Stap 2) In de volgende stap moeten we ons dataraster verbinden met de database. In de laatste sectie hadden we een projectgegevensbron gemaakt. Laten we in ons voorbeeld dezelfde gegevensbron gebruiken.
- Eerst moet u het raster kiezen en op de pijl in het raster klikken. Dit zal de netwerkconfiguratie-opties oproepen.
- Kies in de configuratie-opties de gegevensbron als demotbBindingSource, de gegevensbron die in de eerdere sectie is gemaakt.
Als alle bovenstaande stappen zijn uitgevoerd zoals weergegeven, krijgt u de onderstaande uitvoer.
Uitgang: -
Aan de uitvoer kun je zien dat het raster werd gevuld met de waarden uit de database.
Overzicht
- C # SQL kan werken met databases zoals Oracle en Microsoft SQL Server.
- Deze C # -database-tutorial bevat alle opdrachten die nodig zijn om met databases te werken. Dit omvat het tot stand brengen van een verbinding met de database. U kunt bewerkingen uitvoeren zoals selecteren, bijwerken, invoegen en verwijderen met de opdrachten in C #.
- Het DataReader-object in C # wordt gebruikt om alle gegevens op te slaan die door de database worden geretourneerd. De While-lus in C # kan worden gebruikt om de gegevensrijen één voor één te lezen.

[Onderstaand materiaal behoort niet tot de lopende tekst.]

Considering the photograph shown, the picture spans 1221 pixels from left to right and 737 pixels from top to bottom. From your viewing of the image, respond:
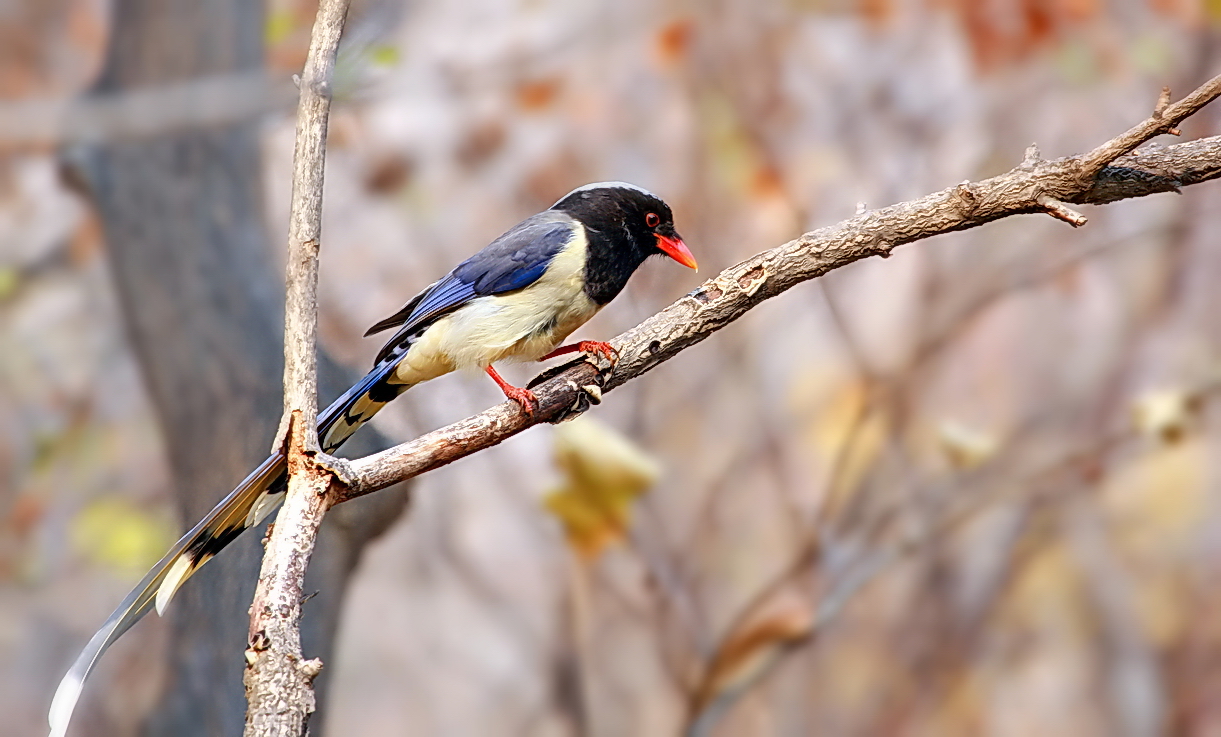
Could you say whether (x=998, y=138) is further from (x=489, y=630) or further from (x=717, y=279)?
(x=489, y=630)

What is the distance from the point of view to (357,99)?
3.18 metres

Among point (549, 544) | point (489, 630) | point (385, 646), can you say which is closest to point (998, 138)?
point (549, 544)

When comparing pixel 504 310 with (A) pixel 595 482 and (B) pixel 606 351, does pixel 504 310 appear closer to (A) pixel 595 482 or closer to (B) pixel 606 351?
(B) pixel 606 351

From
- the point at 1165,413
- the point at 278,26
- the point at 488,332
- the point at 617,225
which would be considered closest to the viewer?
the point at 488,332

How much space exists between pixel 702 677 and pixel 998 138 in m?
2.10

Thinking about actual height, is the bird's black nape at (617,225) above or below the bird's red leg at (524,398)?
above

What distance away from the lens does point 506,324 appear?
188cm

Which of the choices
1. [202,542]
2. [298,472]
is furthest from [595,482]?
[298,472]

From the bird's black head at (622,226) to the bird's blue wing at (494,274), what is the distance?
74mm

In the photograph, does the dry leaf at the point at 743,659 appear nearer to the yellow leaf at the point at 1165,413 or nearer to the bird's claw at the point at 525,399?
the yellow leaf at the point at 1165,413

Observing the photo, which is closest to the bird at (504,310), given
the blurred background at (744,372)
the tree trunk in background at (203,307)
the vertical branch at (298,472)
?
the vertical branch at (298,472)

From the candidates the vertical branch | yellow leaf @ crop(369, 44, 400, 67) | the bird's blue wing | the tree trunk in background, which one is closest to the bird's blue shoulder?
the bird's blue wing

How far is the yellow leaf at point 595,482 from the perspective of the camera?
11.0 ft

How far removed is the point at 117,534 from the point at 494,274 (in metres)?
2.40
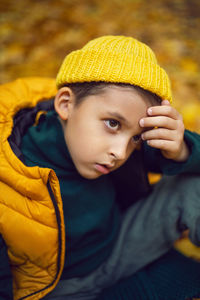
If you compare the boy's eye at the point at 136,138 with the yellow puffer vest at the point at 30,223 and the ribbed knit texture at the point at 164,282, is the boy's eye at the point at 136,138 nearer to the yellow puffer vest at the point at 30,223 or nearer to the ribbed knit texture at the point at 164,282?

- Het gegevensadapterobject wordt gebruikt om SQL-bewerkingen uit te voeren, zoals invoegen, verwijderen en bijwerken op basis van de database.
- C # kan besturingselementen binden aan de verschillende velden in een tabel. Ze zijn gebonden door het definiëren van een gegevensbron in C #. De gegevensbron wordt gebruikt om de gegevens uit de database te halen en deze in de besturingselementen te vullen.
- De binding navigator wordt gebruikt om automatisch door de rijen in een tabel te navigeren.
- Het gegevensraster in C # kan verbinding maken met de database en alle waarden uit de tabel in een rastervormig formaat weergeven.